Instructions for the task
Provide again, from the entries below, every line from the one containing "Affiche ancienne publicitaire" through the one containing "そんなにゆるい出会いホメオパシージャパンレメディー DX Chlor.", exactly as written, and no other line.

Dataset extract
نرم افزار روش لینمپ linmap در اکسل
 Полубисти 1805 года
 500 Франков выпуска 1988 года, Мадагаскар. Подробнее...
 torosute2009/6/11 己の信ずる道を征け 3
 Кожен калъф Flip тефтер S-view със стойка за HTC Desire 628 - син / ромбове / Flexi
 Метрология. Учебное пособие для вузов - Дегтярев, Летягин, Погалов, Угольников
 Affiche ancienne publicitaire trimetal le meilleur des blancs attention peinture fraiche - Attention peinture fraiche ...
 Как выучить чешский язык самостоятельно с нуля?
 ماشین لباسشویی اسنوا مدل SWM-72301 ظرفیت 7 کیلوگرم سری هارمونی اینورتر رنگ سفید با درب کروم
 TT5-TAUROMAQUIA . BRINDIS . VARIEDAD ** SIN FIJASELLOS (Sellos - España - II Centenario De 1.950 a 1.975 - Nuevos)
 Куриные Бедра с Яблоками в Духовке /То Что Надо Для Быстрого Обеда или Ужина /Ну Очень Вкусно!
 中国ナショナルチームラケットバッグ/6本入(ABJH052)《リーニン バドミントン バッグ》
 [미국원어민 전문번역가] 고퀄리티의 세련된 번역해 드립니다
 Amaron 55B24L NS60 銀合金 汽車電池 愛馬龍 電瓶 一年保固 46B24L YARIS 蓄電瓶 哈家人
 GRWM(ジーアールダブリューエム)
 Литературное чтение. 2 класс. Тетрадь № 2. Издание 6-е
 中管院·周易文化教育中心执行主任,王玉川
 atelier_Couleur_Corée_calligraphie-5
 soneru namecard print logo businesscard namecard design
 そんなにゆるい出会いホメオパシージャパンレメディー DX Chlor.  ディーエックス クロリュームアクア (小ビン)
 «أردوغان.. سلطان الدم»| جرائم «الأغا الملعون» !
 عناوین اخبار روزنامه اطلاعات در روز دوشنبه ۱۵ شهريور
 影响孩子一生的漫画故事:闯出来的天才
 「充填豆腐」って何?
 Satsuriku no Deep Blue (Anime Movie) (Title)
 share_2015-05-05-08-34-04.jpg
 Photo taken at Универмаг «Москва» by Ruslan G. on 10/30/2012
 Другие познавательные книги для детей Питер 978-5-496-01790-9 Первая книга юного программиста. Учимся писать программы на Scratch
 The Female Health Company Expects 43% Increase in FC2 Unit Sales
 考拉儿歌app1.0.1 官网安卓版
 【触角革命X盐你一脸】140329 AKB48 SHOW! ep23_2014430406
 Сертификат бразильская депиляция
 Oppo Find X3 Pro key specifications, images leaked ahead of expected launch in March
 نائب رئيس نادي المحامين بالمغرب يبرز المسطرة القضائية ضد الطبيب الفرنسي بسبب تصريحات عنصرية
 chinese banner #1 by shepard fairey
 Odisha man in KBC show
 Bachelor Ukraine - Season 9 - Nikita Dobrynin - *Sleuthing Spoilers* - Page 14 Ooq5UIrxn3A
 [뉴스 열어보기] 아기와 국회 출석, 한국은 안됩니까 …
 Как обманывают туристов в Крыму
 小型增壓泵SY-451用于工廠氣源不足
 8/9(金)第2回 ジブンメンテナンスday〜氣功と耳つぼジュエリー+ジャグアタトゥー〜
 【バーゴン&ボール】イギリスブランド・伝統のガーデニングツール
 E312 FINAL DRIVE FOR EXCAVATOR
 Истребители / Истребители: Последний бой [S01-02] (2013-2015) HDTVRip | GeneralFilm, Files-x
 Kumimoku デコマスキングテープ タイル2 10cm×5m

Exercise result
 Affiche ancienne publicitaire trimetal le meilleur des blancs attention peinture fraiche - Attention peinture fraiche ...
 Как выучить чешский язык самостоятельно с нуля?
 ماشین لباسشویی اسنوا مدل SWM-72301 ظرفیت 7 کیلوگرم سری هارمونی اینورتر رنگ سفید با درب کروم
 TT5-TAUROMAQUIA . BRINDIS . VARIEDAD ** SIN FIJASELLOS (Sellos - España - II Centenario De 1.950 a 1.975 - Nuevos)
 Куриные Бедра с Яблоками в Духовке /То Что Надо Для Быстрого Обеда или Ужина /Ну Очень Вкусно!
 中国ナショナルチームラケットバッグ/6本入(ABJH052)《リーニン バドミントン バッグ》
 [미국원어민 전문번역가] 고퀄리티의 세련된 번역해 드립니다
 Amaron 55B24L NS60 銀合金 汽車電池 愛馬龍 電瓶 一年保固 46B24L YARIS 蓄電瓶 哈家人
 GRWM(ジーアールダブリューエム)
 Литературное чтение. 2 класс. Тетрадь № 2. Издание 6-е
 中管院·周易文化教育中心执行主任,王玉川
 atelier_Couleur_Corée_calligraphie-5
 soneru namecard print logo businesscard namecard design
 そんなにゆるい出会いホメオパシージャパンレメディー DX Chlor.  ディーエックス クロリュームアクア (小ビン)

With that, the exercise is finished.